Listening to the story one keeps wanting to ask, Why did this happen?
I don’t have an answer to that question in a general sense. To some extent we might say this is part of human nature. People have always killed people. If you ask specifically about Jedwabne, I would say that the massacre was a copycat crime. In the week before the Jedwabne massacre there were very similar murders in two neighboring towns -- murders in which all of the Jews in the town were killed by their Polish neighbors. The people who committed the murders in Jedwabne had seen that it could be done; in fact, they may have been joined in the killing by people who had participated in the earlier murders. The incentive was partly material. In all of these killings of Jews there was simultaneous plundering. There certainly was anti-Semitism in the area of Jedwabne, but no more than anywhere else in Poland. Anti-Semitism and ethnic tensions were on the rise generally in Europe and Eastern Europe in the interwar period. These were neighbors who lived together in an uneasy relationship. But there had never before been a pogrom in Jedwabne.
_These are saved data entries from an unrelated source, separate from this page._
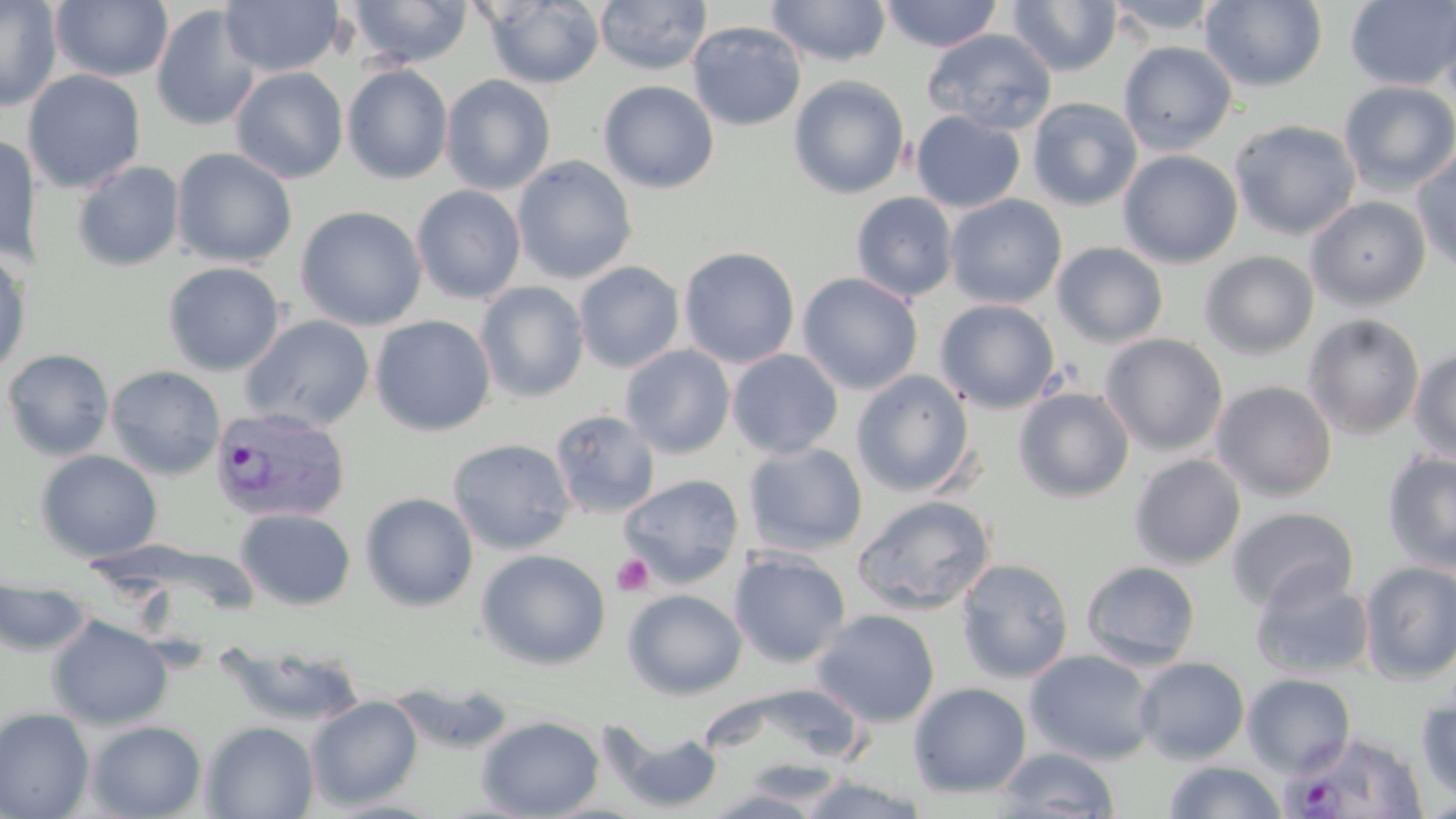
Approximate bounding boxes as named x1/y1/x2/y2 corners in pixels.
Uninfected red blood cells: (x1=0, y1=0, x2=62, y2=112), (x1=50, y1=0, x2=174, y2=82), (x1=220, y1=0, x2=343, y2=77), (x1=349, y1=0, x2=472, y2=68), (x1=594, y1=0, x2=712, y2=75), (x1=766, y1=0, x2=892, y2=67), (x1=879, y1=0, x2=1004, y2=52), (x1=1007, y1=0, x2=1122, y2=76), (x1=1104, y1=0, x2=1224, y2=37), (x1=1200, y1=0, x2=1327, y2=91), (x1=1345, y1=0, x2=1456, y2=91), (x1=1436, y1=0, x2=1456, y2=116), (x1=481, y1=1, x2=604, y2=88), (x1=150, y1=3, x2=262, y2=132), (x1=687, y1=21, x2=807, y2=131), (x1=922, y1=28, x2=1057, y2=135), (x1=1119, y1=41, x2=1237, y2=155), (x1=342, y1=64, x2=453, y2=184), (x1=230, y1=66, x2=348, y2=183), (x1=958, y1=68, x2=1112, y2=215), (x1=23, y1=70, x2=146, y2=193), (x1=441, y1=74, x2=556, y2=195), (x1=788, y1=75, x2=910, y2=199), (x1=598, y1=80, x2=719, y2=193), (x1=1338, y1=81, x2=1456, y2=196), (x1=1027, y1=97, x2=1143, y2=211), (x1=911, y1=111, x2=1025, y2=213), (x1=1229, y1=120, x2=1361, y2=241), (x1=0, y1=132, x2=39, y2=265), (x1=171, y1=147, x2=297, y2=268), (x1=1412, y1=147, x2=1456, y2=273), (x1=1118, y1=150, x2=1243, y2=268), (x1=512, y1=156, x2=637, y2=284), (x1=72, y1=161, x2=185, y2=271), (x1=411, y1=185, x2=526, y2=303), (x1=851, y1=192, x2=959, y2=302), (x1=944, y1=194, x2=1067, y2=309), (x1=1306, y1=196, x2=1430, y2=310), (x1=295, y1=205, x2=428, y2=331), (x1=1052, y1=242, x2=1169, y2=348), (x1=678, y1=246, x2=800, y2=367), (x1=0, y1=251, x2=30, y2=377), (x1=1199, y1=251, x2=1320, y2=359), (x1=162, y1=261, x2=284, y2=376), (x1=574, y1=261, x2=685, y2=373), (x1=796, y1=272, x2=923, y2=395), (x1=475, y1=281, x2=590, y2=403), (x1=935, y1=298, x2=1061, y2=413), (x1=1303, y1=314, x2=1425, y2=439), (x1=240, y1=315, x2=375, y2=432), (x1=369, y1=315, x2=496, y2=436), (x1=1100, y1=333, x2=1228, y2=456), (x1=620, y1=345, x2=735, y2=458), (x1=1408, y1=347, x2=1456, y2=464), (x1=1, y1=348, x2=115, y2=462), (x1=727, y1=349, x2=843, y2=459), (x1=106, y1=365, x2=225, y2=480), (x1=851, y1=370, x2=976, y2=497), (x1=1211, y1=380, x2=1337, y2=501), (x1=1013, y1=388, x2=1134, y2=503), (x1=550, y1=409, x2=661, y2=518), (x1=448, y1=439, x2=575, y2=555), (x1=743, y1=443, x2=868, y2=556), (x1=36, y1=450, x2=162, y2=563), (x1=1382, y1=452, x2=1456, y2=574), (x1=1129, y1=454, x2=1246, y2=569), (x1=618, y1=474, x2=745, y2=588), (x1=360, y1=492, x2=479, y2=612), (x1=853, y1=495, x2=996, y2=615), (x1=1228, y1=507, x2=1359, y2=614), (x1=235, y1=508, x2=356, y2=610), (x1=476, y1=549, x2=612, y2=670), (x1=729, y1=549, x2=851, y2=668), (x1=956, y1=558, x2=1074, y2=683), (x1=1080, y1=560, x2=1202, y2=670), (x1=1359, y1=560, x2=1456, y2=683), (x1=1251, y1=573, x2=1375, y2=680), (x1=0, y1=580, x2=91, y2=656), (x1=622, y1=589, x2=747, y2=700), (x1=811, y1=609, x2=940, y2=727), (x1=46, y1=615, x2=173, y2=730), (x1=215, y1=640, x2=368, y2=729), (x1=1025, y1=650, x2=1159, y2=765), (x1=1134, y1=656, x2=1250, y2=764), (x1=1241, y1=673, x2=1356, y2=777), (x1=387, y1=681, x2=517, y2=755), (x1=908, y1=682, x2=1032, y2=798), (x1=1416, y1=690, x2=1456, y2=807), (x1=306, y1=696, x2=424, y2=810), (x1=0, y1=707, x2=95, y2=819), (x1=476, y1=714, x2=605, y2=818), (x1=85, y1=720, x2=207, y2=818), (x1=201, y1=720, x2=319, y2=818), (x1=604, y1=722, x2=723, y2=814), (x1=995, y1=747, x2=1121, y2=818), (x1=1162, y1=760, x2=1288, y2=819), (x1=795, y1=774, x2=931, y2=817), (x1=702, y1=787, x2=833, y2=818).

slide-level diagnosis = Plasmodium vivax
preparation = thin blood smear
image size = 1456×819 pixels
magnification = 1000x
field of view = one of a larger specimen
Plasmodium vivax-infected red blood cell locations = approximate bounding boxes as named x1/y1/x2/y2 corners in pixels: (x1=209, y1=406, x2=350, y2=524), (x1=1284, y1=730, x2=1429, y2=818)
platelet locations = approximate bounding boxes as named x1/y1/x2/y2 corners in pixels: (x1=611, y1=554, x2=654, y2=596)
modality = optical microscopy
stain = May-Grünwald-GiemsaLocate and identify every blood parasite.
This would not have happened, I have no doubt, without the Nazi occupation. The Nazis moved into the area and two weeks later Poles are killing Jews all around. The connection is evident. It was clear to the Poles that this was possible, even encouraged. The Soviet occupation, which lasted one and a half years, had also exacerbated tensions between the Poles and the Jews. There was a perception that the Jews had got a better deal from the Soviets. Animosity toward Jews was often framed as revenge for the time of Soviet occupation.
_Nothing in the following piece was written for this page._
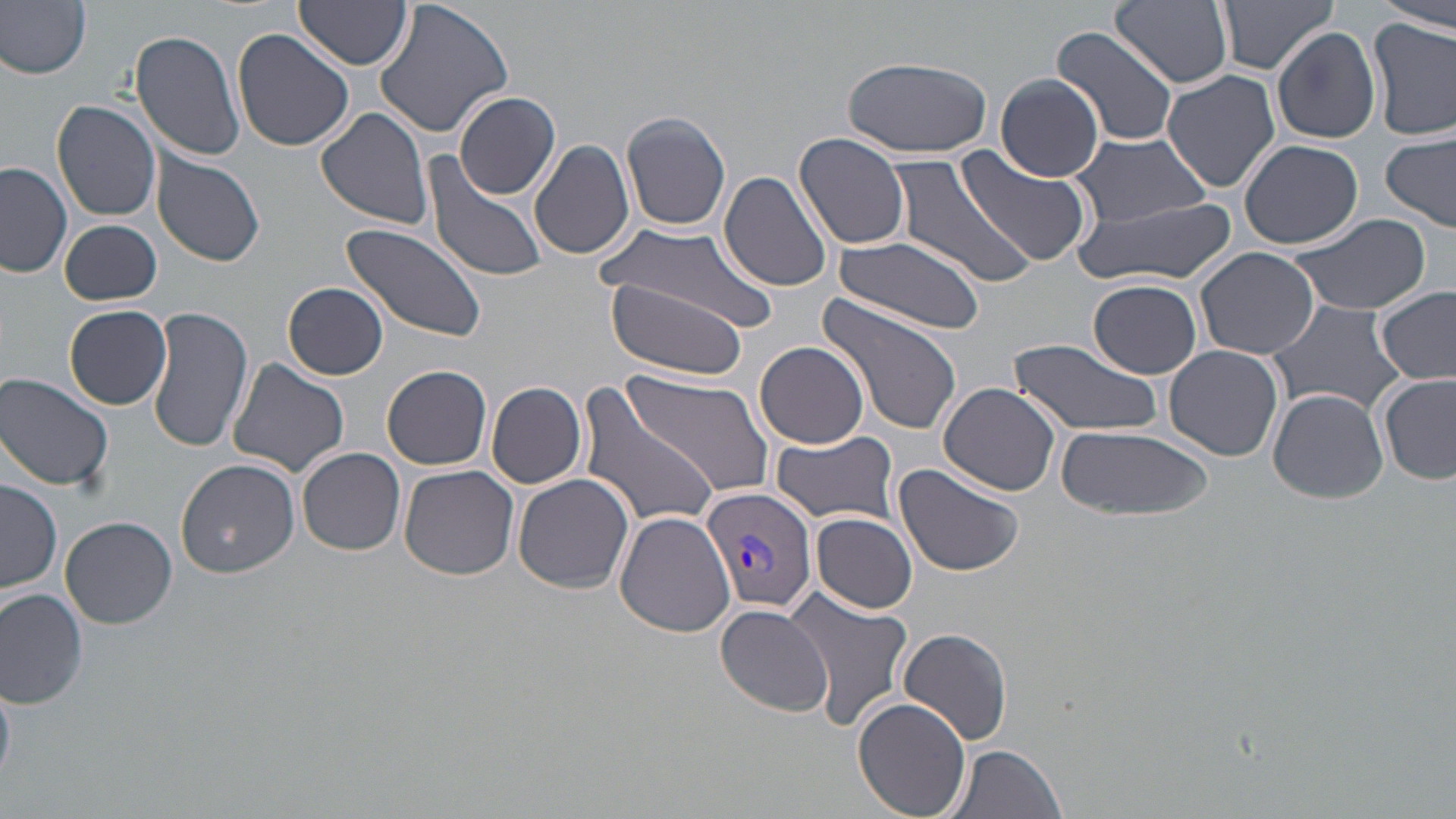

Approximate bounding boxes as named x1/y1/x2/y2 corners in pixels.
Plasmodium vivax-infected red blood cells: (x1=701, y1=487, x2=818, y2=616).
No Plasmodium falciparum, Plasmodium ovale, Plasmodium malariae, Babesia divergens, or Trypanosoma brucei observed.

Uninfected red blood cell locations: (x1=0, y1=0, x2=93, y2=81), (x1=374, y1=0, x2=516, y2=140), (x1=1111, y1=0, x2=1232, y2=89), (x1=1375, y1=0, x2=1456, y2=32), (x1=1215, y1=1, x2=1340, y2=79), (x1=294, y1=2, x2=412, y2=71), (x1=1368, y1=17, x2=1456, y2=141), (x1=1053, y1=26, x2=1179, y2=148), (x1=130, y1=27, x2=249, y2=161), (x1=1272, y1=27, x2=1380, y2=145), (x1=233, y1=28, x2=357, y2=152), (x1=842, y1=55, x2=994, y2=159), (x1=1162, y1=69, x2=1280, y2=194), (x1=996, y1=74, x2=1106, y2=179), (x1=453, y1=92, x2=561, y2=200), (x1=52, y1=100, x2=162, y2=221), (x1=314, y1=105, x2=437, y2=231), (x1=621, y1=111, x2=731, y2=232), (x1=1070, y1=131, x2=1211, y2=226), (x1=1381, y1=132, x2=1456, y2=231), (x1=794, y1=134, x2=912, y2=250), (x1=1239, y1=138, x2=1363, y2=249), (x1=529, y1=139, x2=636, y2=260), (x1=152, y1=152, x2=266, y2=269), (x1=887, y1=152, x2=1038, y2=290), (x1=419, y1=153, x2=550, y2=284), (x1=960, y1=153, x2=1096, y2=272), (x1=0, y1=160, x2=74, y2=279), (x1=720, y1=170, x2=833, y2=292), (x1=1075, y1=196, x2=1237, y2=288), (x1=1288, y1=213, x2=1433, y2=315), (x1=60, y1=218, x2=162, y2=306), (x1=339, y1=223, x2=484, y2=343), (x1=599, y1=227, x2=772, y2=326), (x1=831, y1=236, x2=987, y2=335), (x1=1195, y1=247, x2=1320, y2=359), (x1=602, y1=277, x2=756, y2=380), (x1=1089, y1=279, x2=1202, y2=379), (x1=283, y1=282, x2=389, y2=380), (x1=1375, y1=287, x2=1455, y2=386), (x1=816, y1=294, x2=965, y2=437), (x1=1264, y1=298, x2=1411, y2=420), (x1=64, y1=305, x2=172, y2=410), (x1=147, y1=305, x2=250, y2=454), (x1=1008, y1=336, x2=1164, y2=438), (x1=755, y1=341, x2=870, y2=449), (x1=1163, y1=345, x2=1284, y2=461), (x1=223, y1=358, x2=351, y2=479), (x1=620, y1=364, x2=774, y2=505), (x1=383, y1=366, x2=493, y2=470), (x1=0, y1=372, x2=116, y2=494), (x1=1378, y1=372, x2=1456, y2=486), (x1=574, y1=380, x2=722, y2=532), (x1=486, y1=382, x2=588, y2=488), (x1=938, y1=383, x2=1063, y2=494), (x1=1268, y1=389, x2=1388, y2=502), (x1=1058, y1=424, x2=1215, y2=523), (x1=771, y1=432, x2=899, y2=523), (x1=298, y1=448, x2=406, y2=556), (x1=175, y1=458, x2=299, y2=577), (x1=892, y1=463, x2=1025, y2=576), (x1=400, y1=465, x2=520, y2=580), (x1=513, y1=471, x2=636, y2=594), (x1=1, y1=478, x2=62, y2=595), (x1=614, y1=510, x2=736, y2=638), (x1=813, y1=512, x2=918, y2=613), (x1=60, y1=516, x2=178, y2=629), (x1=784, y1=587, x2=913, y2=731), (x1=0, y1=590, x2=88, y2=711), (x1=713, y1=603, x2=833, y2=716), (x1=897, y1=628, x2=1012, y2=748), (x1=853, y1=697, x2=972, y2=819), (x1=944, y1=743, x2=1069, y2=819). Slide-level diagnosis: Plasmodium vivax. Image is 1456×819 pixels. May-Grünwald-Giemsa stain. Captured at 1000x magnification. Single field of view. Light microscopy. Thin blood film.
For me the most paralyzing aspect is that the Jews of Jedwabne were known intimately to the people who murdered them. The victims were killed by their neighbors. In his testimony Szmul Wasersztejn, the man who survived, identified the most active killers using the diminutives of their first names -- the equivalent of Billy or Johnny. The killers were his acquaintances. Perhaps they had played together when they were young.
Does the massacre in Jedwabne hold a lesson?
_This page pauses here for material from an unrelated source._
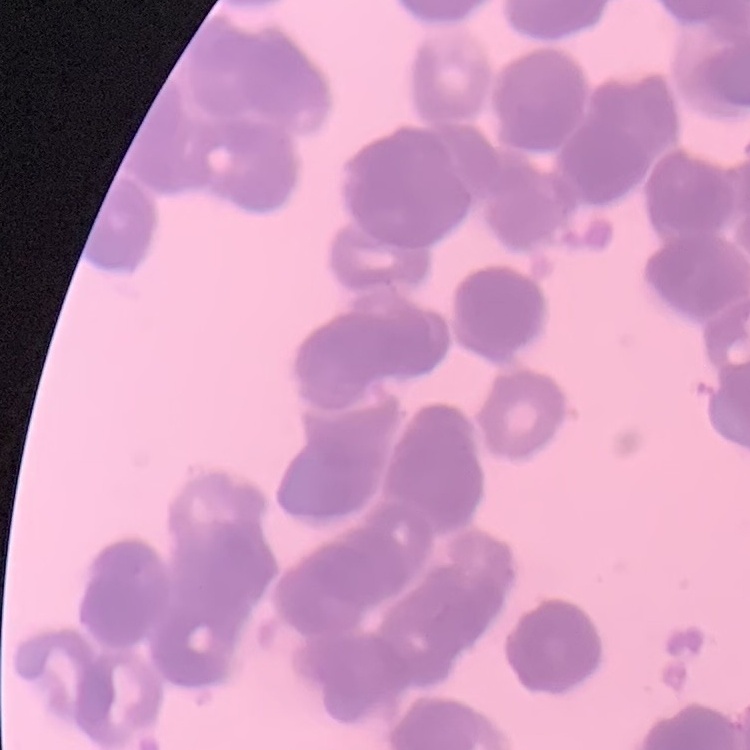

The red blood cells show rouleaux formation. Thin blood smear. Field's or Giemsa stain. One tile cut from a larger photomicrograph.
For me the lesson is that one must tell the truth. One has to know history and to know the past. It is not such an easy thing to know one’s own past. The reception of the book in Poland illustrates this. It also matters to me to bury these people properly, so to speak. I think it is offensive to humanity that this mass grave should be covered over with oblivion and forgetfulness and lies. Every society respects and ritualizes the process of burial. We must make sure that events like this massacre are reported and described. To pile lies on top of murder is really too much, it seems to me.